◆ Dataset records:
>>>

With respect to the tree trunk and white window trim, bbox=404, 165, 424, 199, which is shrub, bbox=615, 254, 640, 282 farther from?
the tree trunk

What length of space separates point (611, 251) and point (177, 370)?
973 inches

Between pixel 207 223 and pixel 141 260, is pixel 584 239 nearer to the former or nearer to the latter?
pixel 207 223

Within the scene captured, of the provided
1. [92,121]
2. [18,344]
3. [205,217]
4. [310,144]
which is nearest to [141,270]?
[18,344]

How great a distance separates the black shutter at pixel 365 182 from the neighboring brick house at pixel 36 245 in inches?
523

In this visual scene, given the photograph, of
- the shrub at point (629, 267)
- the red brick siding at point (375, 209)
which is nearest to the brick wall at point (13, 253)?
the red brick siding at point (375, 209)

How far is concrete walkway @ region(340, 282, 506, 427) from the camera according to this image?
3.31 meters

<<<
>>>

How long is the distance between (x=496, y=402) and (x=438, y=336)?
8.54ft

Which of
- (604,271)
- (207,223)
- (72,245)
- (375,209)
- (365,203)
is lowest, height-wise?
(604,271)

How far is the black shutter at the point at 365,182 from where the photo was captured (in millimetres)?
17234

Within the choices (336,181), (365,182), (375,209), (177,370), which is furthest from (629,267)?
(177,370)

<<<

◆ Directions:
Reproduce verbatim the lines of the items starting at the line containing "In this visual" and ending at the line containing "3.31 meters", with both of those lines included.

◆ Output for this task:
In this visual scene, given the photograph, of
- the shrub at point (629, 267)
- the red brick siding at point (375, 209)
which is nearest to the brick wall at point (13, 253)?
the red brick siding at point (375, 209)

How far is concrete walkway @ region(340, 282, 506, 427) from the camera according to this image?
3.31 meters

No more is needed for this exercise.